If Jason is this spicy with his review of the Mansory treatment, I would love to see this run through the Adrian filter on the one Commodore.
I miss Adrian
Mansory has totally lost the plot. I bet there’s not a single square inch of whale penis in that interior!
At first I thought it wasn’t making things any worse. It’s an ugly vehicle with ugly mods.
Then I saw the rear end shot. Woof.
Can I choose a Jaguar type 00 instead. It’s far nicer than this whatever it’s trying to be.
ChatGPT: Mansory the Jaguar 00.
“Interestingly, the interior isn’t so bad!”
proceeds to assault reader eyeballs with dotted gray stripes and lemongrass trim
Yeah, that’s a bunch of trash, I can’t believe anyone wou…OMG, LOOK AT THE ASS ON THAT THING!!! SOOOO HAWT!!!
It looks like it has a full diaper.
“Full diaper”. And we know what that diaper is full of.
The big illuminated script on the back must have worked, because after 2 decades of seeing them show up in my car magazines and website, I just realized TODAY that the name is not MASONRY.

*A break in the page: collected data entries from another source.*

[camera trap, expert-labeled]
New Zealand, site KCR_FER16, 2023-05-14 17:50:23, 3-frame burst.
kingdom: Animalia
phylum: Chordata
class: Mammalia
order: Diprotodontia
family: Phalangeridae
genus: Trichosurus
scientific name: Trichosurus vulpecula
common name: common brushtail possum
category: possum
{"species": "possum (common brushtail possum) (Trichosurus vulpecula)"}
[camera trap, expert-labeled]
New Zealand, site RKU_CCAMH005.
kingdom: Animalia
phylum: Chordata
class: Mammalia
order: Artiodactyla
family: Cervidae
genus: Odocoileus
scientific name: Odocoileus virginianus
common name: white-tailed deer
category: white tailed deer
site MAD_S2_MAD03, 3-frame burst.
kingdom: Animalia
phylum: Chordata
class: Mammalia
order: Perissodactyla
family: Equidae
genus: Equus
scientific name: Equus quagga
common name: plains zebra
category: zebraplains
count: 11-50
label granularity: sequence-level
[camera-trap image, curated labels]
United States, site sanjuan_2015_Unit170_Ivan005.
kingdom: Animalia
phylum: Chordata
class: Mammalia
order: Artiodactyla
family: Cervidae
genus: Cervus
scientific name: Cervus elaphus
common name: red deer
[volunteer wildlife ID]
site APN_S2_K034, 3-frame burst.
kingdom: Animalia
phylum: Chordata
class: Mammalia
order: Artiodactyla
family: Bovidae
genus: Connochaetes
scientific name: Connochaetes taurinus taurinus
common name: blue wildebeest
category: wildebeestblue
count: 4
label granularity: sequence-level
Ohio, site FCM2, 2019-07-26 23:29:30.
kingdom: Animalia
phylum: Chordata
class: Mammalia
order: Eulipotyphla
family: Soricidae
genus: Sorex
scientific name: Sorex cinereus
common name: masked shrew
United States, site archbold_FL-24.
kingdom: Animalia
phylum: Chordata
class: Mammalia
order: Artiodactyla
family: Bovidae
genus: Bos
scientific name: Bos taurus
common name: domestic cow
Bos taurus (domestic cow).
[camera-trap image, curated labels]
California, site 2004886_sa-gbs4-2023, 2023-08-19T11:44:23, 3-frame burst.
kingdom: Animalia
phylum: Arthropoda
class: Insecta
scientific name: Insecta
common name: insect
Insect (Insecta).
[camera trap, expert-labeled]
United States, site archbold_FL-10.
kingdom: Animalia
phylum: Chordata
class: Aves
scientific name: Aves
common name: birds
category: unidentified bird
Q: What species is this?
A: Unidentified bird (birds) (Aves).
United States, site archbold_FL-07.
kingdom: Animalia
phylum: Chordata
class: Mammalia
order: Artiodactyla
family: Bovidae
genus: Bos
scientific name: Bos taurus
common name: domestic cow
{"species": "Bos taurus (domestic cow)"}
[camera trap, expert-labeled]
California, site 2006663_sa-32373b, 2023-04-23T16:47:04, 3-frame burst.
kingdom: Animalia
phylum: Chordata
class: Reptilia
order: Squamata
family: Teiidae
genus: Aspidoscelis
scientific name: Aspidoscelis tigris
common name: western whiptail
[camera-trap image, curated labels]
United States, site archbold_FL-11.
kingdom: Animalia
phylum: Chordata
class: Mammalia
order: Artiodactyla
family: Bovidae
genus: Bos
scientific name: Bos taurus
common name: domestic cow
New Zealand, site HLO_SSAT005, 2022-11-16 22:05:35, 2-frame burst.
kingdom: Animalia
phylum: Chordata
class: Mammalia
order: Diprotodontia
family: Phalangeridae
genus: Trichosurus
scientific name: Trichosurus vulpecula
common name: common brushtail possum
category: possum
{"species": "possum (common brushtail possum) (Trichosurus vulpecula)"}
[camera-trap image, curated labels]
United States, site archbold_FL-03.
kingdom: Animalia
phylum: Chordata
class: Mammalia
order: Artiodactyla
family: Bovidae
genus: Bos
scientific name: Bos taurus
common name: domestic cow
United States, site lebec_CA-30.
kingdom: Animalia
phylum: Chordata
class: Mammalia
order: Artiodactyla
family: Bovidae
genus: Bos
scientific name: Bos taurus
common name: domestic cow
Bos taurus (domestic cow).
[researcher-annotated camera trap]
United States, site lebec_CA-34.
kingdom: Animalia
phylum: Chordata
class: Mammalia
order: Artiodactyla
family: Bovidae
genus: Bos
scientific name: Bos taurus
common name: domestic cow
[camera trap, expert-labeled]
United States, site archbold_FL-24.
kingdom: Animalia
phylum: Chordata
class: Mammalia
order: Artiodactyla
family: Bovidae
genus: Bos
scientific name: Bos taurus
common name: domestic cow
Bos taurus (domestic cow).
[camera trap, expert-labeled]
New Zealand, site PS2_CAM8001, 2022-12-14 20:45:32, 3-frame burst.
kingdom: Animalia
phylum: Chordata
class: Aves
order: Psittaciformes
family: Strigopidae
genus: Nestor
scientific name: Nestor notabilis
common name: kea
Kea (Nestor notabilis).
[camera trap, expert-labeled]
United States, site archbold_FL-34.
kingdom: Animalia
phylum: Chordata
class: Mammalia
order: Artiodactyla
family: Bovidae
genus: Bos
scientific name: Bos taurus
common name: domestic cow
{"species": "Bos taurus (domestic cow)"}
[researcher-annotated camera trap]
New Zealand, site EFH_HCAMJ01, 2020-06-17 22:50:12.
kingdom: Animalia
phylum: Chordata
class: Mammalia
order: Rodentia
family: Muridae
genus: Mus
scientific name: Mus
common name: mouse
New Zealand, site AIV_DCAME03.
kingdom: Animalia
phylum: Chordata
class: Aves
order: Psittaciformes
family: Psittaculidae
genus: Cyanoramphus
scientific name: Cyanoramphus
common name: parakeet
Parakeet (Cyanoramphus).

Had the exact same realization about 2/3 through the article. Great branding!
Wow… I don’t know if I should thank you or not for helping me realize the actual spelling and what I had always read in my head were not the same…. And I am a teacher who specializes in teaching phonics and decoding strategies to early readers… shame on myself for not practicing what I teach!
“Forged” carbon fiber is the OSB of the car world. Looks terrible.